Progress Report

Towards overcoming disorders linked to dementia based on a comprehensive understanding of multiorgan network3. Elucidation of Inter-Organ Networks by AI and Mathematical Research

Progress until FY2022

1. Outline of the project

Our aim is to understand inter-organ networks by constructing data-driven mathematical models in animal models combined with human data. In the data linkage system, AI and machine learning techniques will be used to make effective use of the limited data we have collected from living organisms, which enable us to remove noise from the data and fill in missing values.
By integrating mathematical models with human data, we will develop machine learning algorithms that can estimate the condition of each organ and identify the early stages of dementia using non-invasive and cost-effective measurements in the preclinical ‘ME-BYO’ conditions.

2. Outcome so far

(1) Deep Input-Output Stable dynamics (DIOS), a deep learning technique for learning dynamics from data

Kojima et al. at Kyoto University have developed a novel deep learning technique to learn the dynamics of biological motion from data while maintaining input-output stability, an important property of biological motion. The study focused on input-output stable systems that are robust against unexpected stimuli and noise. We then realized a method for learning neural network systems to guarantee input-output stability.

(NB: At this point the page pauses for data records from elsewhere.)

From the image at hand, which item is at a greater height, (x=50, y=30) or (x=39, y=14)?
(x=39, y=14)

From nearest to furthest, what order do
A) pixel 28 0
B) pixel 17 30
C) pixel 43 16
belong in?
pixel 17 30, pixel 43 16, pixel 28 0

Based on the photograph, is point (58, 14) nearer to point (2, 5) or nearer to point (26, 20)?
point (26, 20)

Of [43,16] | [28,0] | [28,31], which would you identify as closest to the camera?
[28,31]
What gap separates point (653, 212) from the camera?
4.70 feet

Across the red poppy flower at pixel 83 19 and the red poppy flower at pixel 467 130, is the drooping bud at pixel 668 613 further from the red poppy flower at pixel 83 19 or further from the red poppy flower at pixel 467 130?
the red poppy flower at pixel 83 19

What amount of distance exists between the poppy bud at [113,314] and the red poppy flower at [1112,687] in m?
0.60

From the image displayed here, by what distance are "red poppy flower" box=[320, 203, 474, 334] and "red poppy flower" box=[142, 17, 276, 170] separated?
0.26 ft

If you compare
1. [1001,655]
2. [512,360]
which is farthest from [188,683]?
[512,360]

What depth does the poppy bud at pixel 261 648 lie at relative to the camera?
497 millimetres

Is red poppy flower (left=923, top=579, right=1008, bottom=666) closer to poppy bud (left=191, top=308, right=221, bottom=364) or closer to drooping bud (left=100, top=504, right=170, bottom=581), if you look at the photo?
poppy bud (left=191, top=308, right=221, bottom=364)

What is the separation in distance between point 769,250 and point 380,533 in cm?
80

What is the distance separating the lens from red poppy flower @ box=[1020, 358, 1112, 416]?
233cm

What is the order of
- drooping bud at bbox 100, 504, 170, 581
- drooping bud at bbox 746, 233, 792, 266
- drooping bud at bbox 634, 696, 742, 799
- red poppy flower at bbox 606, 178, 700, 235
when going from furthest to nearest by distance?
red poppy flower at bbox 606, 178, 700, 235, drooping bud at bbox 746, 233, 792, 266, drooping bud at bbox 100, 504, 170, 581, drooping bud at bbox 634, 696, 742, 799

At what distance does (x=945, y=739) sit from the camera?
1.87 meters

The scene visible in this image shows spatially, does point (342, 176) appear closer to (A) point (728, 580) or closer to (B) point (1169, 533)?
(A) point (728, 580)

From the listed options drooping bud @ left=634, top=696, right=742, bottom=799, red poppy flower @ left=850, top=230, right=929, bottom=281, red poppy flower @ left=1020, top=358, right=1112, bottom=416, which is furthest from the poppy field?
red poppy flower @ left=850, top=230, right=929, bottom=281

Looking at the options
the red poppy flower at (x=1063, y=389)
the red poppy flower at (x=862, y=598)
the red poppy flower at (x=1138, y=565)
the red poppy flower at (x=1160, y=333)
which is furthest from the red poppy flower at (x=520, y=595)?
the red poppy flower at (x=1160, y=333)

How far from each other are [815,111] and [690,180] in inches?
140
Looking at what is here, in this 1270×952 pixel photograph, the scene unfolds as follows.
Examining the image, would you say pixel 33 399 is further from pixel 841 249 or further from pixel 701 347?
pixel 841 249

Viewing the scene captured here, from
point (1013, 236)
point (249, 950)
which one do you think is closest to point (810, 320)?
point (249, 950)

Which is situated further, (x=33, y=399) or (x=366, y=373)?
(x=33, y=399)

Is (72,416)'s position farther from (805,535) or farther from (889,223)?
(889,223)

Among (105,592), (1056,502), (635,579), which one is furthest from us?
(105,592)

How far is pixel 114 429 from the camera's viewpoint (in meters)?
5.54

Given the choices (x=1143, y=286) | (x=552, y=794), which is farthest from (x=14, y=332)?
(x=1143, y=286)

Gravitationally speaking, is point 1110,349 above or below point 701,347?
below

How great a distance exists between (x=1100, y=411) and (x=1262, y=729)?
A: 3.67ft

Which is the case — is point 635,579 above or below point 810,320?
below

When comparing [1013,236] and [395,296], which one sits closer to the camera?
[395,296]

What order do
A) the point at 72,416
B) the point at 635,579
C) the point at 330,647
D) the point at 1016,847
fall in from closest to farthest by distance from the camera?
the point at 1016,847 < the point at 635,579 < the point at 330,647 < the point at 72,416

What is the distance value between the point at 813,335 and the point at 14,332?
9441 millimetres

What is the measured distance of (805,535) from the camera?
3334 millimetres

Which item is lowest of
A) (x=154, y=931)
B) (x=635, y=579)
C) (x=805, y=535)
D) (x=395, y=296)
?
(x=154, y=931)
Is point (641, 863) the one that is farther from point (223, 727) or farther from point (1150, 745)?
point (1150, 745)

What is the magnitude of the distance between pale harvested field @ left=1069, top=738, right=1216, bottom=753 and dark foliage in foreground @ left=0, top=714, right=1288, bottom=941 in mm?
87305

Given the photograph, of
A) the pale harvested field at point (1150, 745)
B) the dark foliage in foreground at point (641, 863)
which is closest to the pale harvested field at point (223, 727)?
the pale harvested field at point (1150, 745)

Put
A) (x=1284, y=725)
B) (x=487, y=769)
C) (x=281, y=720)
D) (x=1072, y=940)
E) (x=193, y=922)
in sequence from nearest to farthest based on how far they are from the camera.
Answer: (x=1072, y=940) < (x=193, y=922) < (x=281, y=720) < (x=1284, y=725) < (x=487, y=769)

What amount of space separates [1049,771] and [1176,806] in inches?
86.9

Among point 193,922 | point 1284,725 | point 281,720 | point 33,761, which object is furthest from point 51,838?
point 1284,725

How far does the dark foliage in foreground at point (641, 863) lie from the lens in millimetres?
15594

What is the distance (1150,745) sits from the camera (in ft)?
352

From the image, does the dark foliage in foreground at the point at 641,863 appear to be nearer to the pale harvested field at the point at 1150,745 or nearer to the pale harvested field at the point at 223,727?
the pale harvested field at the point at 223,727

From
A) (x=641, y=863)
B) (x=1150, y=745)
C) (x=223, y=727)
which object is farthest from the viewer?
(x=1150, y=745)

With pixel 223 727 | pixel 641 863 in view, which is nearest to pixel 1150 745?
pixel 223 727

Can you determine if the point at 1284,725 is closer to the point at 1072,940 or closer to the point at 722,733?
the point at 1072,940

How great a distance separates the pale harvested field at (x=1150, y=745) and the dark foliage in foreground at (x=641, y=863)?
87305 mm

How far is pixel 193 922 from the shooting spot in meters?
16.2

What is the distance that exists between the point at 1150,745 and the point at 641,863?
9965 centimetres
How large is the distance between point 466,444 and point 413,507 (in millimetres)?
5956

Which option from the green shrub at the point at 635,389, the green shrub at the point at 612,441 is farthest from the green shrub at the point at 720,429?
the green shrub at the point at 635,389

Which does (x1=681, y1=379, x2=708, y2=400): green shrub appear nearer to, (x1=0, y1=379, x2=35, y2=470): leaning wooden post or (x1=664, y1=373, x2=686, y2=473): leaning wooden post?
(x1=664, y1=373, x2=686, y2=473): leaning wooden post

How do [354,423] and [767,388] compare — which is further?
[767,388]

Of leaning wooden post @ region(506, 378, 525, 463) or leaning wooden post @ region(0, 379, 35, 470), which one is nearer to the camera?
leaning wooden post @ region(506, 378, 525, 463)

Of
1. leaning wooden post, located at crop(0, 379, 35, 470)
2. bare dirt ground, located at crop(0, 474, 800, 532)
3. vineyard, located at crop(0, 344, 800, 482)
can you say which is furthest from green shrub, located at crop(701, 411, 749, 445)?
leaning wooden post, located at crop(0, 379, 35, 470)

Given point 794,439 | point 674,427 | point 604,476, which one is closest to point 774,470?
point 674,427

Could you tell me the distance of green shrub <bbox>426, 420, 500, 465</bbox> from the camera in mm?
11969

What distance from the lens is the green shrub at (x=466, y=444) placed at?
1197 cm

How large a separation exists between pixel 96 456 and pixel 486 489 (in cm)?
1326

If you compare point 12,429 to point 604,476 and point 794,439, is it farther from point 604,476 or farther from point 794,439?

(2) Development of the pseudo-time reconstruction method from non-time series data

The pseudo-time reconstruction method is a technique that estimates the growth and differentiation processes of individual cells. Although this method is usually applied to single-cell RNA-seq data, Nakaoka and his research team in Hokkaido Univ. has developed a method to apply this technique to gut microbiome data.
Recently, the relationship between central nervous system disorders including Parkinson's disease-related dementia and gut bacteria has been attracting attention (gut-brain interaction). They plan to utilize their developed method to analyze data on gut bacteria in preclinical ‘ME-BYO’ individuals to identify gut bacteria associated with the onset and progression of disease based on gut-brain interaction.
In addition, a mathematical analysis called dynamic network biomarker (DNB) theory was applied to identify factors that can be used to identify conditions before the onset of the disease. As a result, they succeeded in detecting predictors before the changes of composition of the gut microbiota in attention-deficit/hyperactivity disorder and autism spectrum disorder. They will conduct further research to apply DNB-based analysis not only to gut microbiota data, but also to data related to dementia more broadly.

3. Future plans

we will construct data-driven mathematical models for multiple parameters obtained from animal models and preclinical human ‘ME-BYO’ cohorts to elucidate the transformation of the inter-organ network. We will also apply this to the achievement of prediction and prevention methods for dementia based on brain-organ interactions.